While science fiction of the 1950's had moved beyond the rescuing-damsels-in-distress-kidnapped-by-alien-invaders plots of earlier pulp magazines, most stories were still written by men and read by men.

That did not deter Ms. Shirley. "There were no female role models for me, anyway," she said. "The idea was that people could do these things." When an adviser at the University of Oklahoma told her that girls do not become engineers, she persisted. "I was stubborn," she said. "I just knew what I wanted to do."

When she joined NASA's Jet Propulsion Laboratory in 1966, she was the only woman with an engineering degree, hired to work on a planned mission to Mars that was canceled a few years later after budget cuts.

She worked on NASA projects on solar energy, the Mariner 10 mission to Venus and Mercury, an early version of a Saturn mission that evolved into the Cassini spacecraft [Page 1 of this section], the space station as proposed by President Ronald Reagan and proposals for human missions to Mars.
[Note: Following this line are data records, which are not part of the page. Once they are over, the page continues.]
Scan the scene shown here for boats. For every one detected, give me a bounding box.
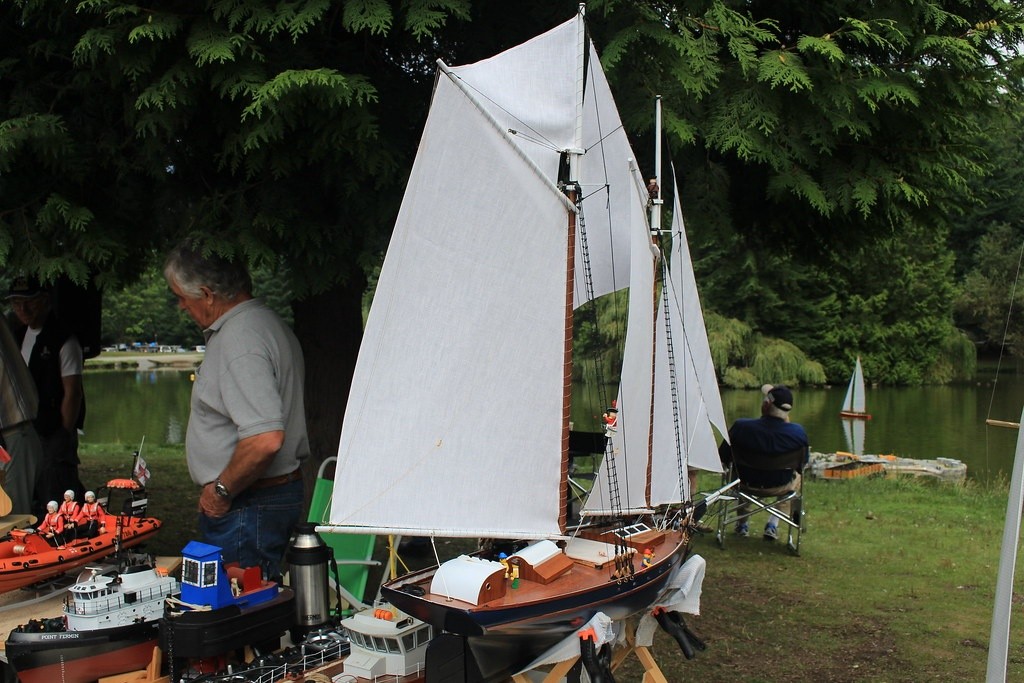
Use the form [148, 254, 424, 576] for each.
[0, 434, 163, 595]
[340, 603, 431, 680]
[5, 512, 294, 683]
[808, 451, 968, 486]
She led the team that built the Mars Pathfinder spacecraft that deposited the rover Sojourner on Mars in 1997, and was manager of the Mars exploration program from 1994 to 1998. She helped hire more women into NASA; now 10 to 20 percent of the engineers at the Jet Propulsion Laboratory are women, she said.

"I remember one meeting," Ms. Shirley said. "Everything was going so smoothly and all of a sudden we realized it was all women, and it never happened to any of us before. We'd never been in a meeting where there were no men. Times are a-changin'."

But the Mars Pathfinder's success and the new mantra "better, faster, cheaper" led NASA to build and send two more spacecraft, the Mars Climate Orbiter and the Mars Polar Lander, for just the price of the Pathfinder.

"I could see disaster coming, and the expectations were too large," Ms. Shirley said, but she could not get anyone to pay attention. "It was too depressing coming into work and watching everybody kill themselves to try to do the impossible with no appreciation from NASA headquarters that it was impossible."

In 1998, a frustrated Ms. Shirley retired.

The next year, both spacecraft were lost. A confusion between English and metric units caused the Climate Orbiter to descend too far in the Martian atmosphere, where it was torn apart; a design flaw in the Polar Lander is believed to have shut off the landing rockets prematurely, causing it to crash.

NASA has remedied such problems with the two rovers now on Mars, she said. But she worries that President Bush's vision for sending astronauts to the Moon and Mars also lacks adequate financing. NASA's plans currently call for money saved from the retirement of the space shuttles to be diverted to the new exploration missions, but Ms. Shirley said alternatives for carrying astronauts and cargo into space would not be much cheaper or safer. She testified before House Science Committee in March recommending that financial incentives be offered for private companies to develop rockets.

After NASA, Ms. Shirley spent four years as an assistant dean at the University of Oklahoma's College of Engineering, then retired again. She moved to Seattle, where her daughter lives.

Then the science fiction museum called. "So here I am," Ms. Shirley said.